TU OBJETIVO: Cita de forma literal todas las filas que aparecen a continuación, sin alterar ningún carácter.

DATOS PARA PROCESAR:
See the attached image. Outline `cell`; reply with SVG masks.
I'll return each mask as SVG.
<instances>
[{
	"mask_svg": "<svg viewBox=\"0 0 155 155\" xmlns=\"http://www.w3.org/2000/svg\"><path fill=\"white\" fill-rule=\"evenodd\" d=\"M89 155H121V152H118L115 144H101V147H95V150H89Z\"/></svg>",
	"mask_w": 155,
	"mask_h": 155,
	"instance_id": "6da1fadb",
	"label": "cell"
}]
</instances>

RESULTADO A CONTINUACIÓN:
See the attached image. Outline `cell`; reply with SVG masks.
I'll return each mask as SVG.
<instances>
[{
	"mask_svg": "<svg viewBox=\"0 0 155 155\" xmlns=\"http://www.w3.org/2000/svg\"><path fill=\"white\" fill-rule=\"evenodd\" d=\"M89 155H121V152H118L115 144H101V147H95V150H89Z\"/></svg>",
	"mask_w": 155,
	"mask_h": 155,
	"instance_id": "6da1fadb",
	"label": "cell"
}]
</instances>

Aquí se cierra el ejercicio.